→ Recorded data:

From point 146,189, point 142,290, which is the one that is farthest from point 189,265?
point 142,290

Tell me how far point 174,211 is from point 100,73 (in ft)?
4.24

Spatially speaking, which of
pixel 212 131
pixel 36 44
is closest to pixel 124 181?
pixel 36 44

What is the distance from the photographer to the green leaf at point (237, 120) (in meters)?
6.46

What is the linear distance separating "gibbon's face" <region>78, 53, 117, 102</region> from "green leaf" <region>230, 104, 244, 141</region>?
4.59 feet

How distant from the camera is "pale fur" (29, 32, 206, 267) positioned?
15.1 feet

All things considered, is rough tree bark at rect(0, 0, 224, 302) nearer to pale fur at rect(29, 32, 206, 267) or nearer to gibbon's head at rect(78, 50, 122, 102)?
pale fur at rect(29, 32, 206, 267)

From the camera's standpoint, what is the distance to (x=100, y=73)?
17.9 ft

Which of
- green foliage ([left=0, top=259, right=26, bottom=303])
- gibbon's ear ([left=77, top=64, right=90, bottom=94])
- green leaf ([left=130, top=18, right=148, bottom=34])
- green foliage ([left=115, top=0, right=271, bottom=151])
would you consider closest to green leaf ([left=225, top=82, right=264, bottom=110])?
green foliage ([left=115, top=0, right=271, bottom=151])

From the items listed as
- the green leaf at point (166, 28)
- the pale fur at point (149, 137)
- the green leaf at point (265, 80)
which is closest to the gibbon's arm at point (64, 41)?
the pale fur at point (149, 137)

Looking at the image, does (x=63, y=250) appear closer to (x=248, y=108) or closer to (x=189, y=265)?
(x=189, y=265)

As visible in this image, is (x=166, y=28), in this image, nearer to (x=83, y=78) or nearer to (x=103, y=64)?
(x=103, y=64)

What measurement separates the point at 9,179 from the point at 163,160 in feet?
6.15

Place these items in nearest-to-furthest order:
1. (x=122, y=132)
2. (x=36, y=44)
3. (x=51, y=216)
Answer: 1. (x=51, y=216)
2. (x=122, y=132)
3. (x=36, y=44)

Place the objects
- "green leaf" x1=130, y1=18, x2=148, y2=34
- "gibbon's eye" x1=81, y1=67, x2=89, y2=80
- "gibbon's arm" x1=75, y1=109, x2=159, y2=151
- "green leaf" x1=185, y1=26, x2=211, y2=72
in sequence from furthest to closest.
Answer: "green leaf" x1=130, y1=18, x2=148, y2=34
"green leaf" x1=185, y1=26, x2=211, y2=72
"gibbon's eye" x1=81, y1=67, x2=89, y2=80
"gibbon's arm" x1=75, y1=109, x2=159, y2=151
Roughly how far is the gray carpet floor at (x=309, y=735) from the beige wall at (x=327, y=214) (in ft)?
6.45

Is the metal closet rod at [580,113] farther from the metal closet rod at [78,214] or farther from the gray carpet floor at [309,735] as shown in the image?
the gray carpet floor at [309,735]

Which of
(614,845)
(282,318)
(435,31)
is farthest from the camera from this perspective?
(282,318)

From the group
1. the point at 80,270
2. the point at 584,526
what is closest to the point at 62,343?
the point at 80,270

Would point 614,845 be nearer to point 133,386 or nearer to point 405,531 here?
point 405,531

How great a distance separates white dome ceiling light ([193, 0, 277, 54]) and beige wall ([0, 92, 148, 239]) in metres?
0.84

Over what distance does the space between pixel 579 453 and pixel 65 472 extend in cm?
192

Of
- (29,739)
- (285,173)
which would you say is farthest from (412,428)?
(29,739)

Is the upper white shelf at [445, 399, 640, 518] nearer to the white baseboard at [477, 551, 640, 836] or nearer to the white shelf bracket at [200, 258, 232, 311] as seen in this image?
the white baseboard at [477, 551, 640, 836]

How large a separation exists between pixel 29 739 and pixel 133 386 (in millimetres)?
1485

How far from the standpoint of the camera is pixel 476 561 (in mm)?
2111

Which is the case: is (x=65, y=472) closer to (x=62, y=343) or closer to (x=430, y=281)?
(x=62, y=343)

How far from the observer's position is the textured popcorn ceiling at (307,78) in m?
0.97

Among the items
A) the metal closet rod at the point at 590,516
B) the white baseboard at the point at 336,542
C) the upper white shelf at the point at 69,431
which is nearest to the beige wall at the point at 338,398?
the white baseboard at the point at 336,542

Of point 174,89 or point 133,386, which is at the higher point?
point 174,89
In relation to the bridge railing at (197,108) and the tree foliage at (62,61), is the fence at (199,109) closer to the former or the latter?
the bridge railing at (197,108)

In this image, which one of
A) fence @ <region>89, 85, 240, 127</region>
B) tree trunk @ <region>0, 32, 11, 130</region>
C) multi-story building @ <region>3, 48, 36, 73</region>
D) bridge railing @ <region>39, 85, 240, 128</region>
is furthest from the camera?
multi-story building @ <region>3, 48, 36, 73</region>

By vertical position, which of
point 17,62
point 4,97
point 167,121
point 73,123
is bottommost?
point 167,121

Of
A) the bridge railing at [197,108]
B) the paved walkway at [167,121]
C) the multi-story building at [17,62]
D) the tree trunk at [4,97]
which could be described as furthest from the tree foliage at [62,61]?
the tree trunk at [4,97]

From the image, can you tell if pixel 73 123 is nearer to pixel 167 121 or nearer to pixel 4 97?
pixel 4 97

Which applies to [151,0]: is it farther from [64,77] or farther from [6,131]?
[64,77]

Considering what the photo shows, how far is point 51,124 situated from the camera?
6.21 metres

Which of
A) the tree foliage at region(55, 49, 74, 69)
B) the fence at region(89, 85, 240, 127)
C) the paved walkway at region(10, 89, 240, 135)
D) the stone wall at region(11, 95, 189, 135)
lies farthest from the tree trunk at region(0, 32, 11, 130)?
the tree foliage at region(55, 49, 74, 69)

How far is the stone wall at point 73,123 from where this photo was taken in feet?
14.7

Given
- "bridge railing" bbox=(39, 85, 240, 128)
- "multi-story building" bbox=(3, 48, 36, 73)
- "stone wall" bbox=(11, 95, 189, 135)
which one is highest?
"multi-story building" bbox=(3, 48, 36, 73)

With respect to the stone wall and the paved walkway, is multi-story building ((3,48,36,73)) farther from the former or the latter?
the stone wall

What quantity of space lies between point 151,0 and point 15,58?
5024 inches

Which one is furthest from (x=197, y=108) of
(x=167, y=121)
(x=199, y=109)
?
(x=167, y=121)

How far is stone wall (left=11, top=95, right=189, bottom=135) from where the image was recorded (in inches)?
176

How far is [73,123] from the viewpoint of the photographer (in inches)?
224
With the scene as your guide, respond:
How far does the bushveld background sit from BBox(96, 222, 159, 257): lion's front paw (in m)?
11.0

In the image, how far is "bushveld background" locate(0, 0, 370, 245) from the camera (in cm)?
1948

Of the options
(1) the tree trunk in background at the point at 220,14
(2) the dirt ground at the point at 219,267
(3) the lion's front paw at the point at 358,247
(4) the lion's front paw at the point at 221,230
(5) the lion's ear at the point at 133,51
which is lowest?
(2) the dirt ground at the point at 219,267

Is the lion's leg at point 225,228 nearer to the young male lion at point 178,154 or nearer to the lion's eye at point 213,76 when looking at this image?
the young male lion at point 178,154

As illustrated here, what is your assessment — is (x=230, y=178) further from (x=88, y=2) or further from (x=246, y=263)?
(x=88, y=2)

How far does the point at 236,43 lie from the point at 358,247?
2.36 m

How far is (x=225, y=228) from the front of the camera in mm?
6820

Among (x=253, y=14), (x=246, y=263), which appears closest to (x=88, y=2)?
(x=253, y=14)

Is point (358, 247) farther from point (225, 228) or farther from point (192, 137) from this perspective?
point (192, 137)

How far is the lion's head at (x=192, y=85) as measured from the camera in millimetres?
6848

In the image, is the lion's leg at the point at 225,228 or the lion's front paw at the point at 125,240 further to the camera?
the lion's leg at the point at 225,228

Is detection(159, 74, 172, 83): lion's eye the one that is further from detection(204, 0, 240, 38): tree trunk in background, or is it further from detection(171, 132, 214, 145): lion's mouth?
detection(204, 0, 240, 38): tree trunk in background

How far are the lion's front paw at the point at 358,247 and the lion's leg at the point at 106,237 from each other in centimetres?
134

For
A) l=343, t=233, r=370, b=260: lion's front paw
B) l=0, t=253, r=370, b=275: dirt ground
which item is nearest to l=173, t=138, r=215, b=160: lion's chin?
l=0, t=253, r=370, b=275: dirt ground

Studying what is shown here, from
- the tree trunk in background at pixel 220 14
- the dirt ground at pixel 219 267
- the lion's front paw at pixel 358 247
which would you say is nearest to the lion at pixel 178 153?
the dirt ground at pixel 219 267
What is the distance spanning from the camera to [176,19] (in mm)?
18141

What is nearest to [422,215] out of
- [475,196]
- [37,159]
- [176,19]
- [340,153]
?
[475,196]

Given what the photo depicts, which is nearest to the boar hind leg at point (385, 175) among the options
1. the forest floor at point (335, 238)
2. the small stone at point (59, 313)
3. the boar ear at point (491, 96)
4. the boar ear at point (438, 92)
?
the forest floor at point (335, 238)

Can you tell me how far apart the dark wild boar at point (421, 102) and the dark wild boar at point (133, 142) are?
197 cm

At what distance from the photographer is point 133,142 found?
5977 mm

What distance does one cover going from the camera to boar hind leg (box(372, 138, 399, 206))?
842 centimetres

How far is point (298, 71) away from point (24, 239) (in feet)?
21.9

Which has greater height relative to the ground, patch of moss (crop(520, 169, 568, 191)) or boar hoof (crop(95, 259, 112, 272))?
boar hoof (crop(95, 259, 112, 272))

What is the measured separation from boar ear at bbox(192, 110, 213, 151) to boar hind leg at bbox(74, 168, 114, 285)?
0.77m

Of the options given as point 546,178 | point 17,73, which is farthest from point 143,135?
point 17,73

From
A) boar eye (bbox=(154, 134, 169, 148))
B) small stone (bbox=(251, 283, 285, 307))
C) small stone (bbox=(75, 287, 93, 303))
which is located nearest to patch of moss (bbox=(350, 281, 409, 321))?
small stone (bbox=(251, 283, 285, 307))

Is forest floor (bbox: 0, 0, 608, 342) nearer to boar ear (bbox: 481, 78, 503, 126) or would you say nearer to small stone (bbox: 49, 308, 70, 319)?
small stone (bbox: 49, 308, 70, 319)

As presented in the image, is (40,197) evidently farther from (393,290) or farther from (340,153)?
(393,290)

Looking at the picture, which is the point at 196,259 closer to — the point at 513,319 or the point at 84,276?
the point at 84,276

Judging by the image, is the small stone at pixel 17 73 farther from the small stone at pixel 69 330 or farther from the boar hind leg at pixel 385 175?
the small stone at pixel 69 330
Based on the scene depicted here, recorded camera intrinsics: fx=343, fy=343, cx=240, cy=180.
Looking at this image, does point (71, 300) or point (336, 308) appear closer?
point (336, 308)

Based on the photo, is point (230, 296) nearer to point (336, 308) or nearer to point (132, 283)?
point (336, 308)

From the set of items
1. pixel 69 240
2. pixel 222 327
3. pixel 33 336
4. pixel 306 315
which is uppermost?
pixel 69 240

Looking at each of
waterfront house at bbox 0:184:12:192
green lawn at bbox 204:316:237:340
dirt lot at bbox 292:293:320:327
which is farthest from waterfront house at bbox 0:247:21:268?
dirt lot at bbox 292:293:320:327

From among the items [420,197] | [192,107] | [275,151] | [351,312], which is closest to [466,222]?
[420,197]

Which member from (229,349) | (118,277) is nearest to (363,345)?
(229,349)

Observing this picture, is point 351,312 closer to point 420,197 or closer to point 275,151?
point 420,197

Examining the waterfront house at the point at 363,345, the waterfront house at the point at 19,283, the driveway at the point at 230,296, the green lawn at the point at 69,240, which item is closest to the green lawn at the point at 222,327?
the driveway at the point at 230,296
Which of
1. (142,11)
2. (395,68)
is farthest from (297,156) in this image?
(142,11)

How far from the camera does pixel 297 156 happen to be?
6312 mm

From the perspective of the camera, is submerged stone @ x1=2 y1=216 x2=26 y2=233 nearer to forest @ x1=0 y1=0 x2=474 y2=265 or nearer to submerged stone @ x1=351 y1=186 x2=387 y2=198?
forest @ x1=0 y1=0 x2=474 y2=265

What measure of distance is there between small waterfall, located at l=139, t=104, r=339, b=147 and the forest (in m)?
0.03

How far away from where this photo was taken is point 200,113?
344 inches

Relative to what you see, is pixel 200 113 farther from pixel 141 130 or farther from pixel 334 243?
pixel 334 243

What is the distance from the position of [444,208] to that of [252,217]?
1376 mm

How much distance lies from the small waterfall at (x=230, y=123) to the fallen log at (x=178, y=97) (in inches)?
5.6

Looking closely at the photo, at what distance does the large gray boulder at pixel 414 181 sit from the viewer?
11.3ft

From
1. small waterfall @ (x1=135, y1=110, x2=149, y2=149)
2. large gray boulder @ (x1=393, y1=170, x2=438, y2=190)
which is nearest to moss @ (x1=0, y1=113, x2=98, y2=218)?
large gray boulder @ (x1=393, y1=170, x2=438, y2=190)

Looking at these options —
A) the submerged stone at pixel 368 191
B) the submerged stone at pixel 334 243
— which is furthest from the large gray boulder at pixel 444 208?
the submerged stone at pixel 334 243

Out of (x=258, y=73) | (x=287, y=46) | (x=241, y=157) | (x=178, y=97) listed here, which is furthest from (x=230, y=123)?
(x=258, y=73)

→ What needs to be done: Find the line containing "Relative to what", then output it and every line after it to the end of the data, exactly.

→ Answer:
Relative to what you see, is pixel 200 113 farther from pixel 141 130 or farther from pixel 334 243?
pixel 334 243

What is the distance from the position of [444,208] to that of [252,217]?
1376 mm

How much distance lies from the small waterfall at (x=230, y=123) to the fallen log at (x=178, y=97) (in inches)?
5.6

Looking closely at the photo, at what distance does the large gray boulder at pixel 414 181 sit from the viewer?
11.3ft

From
1. small waterfall @ (x1=135, y1=110, x2=149, y2=149)
2. large gray boulder @ (x1=393, y1=170, x2=438, y2=190)
which is nearest to moss @ (x1=0, y1=113, x2=98, y2=218)?
large gray boulder @ (x1=393, y1=170, x2=438, y2=190)

Looking at these options —
A) the submerged stone at pixel 368 191
B) the submerged stone at pixel 334 243
— which is furthest from the large gray boulder at pixel 444 208?
the submerged stone at pixel 334 243

Out of (x=258, y=73) | (x=287, y=46) | (x=241, y=157) | (x=178, y=97) listed here, which is furthest from (x=230, y=123)?
(x=258, y=73)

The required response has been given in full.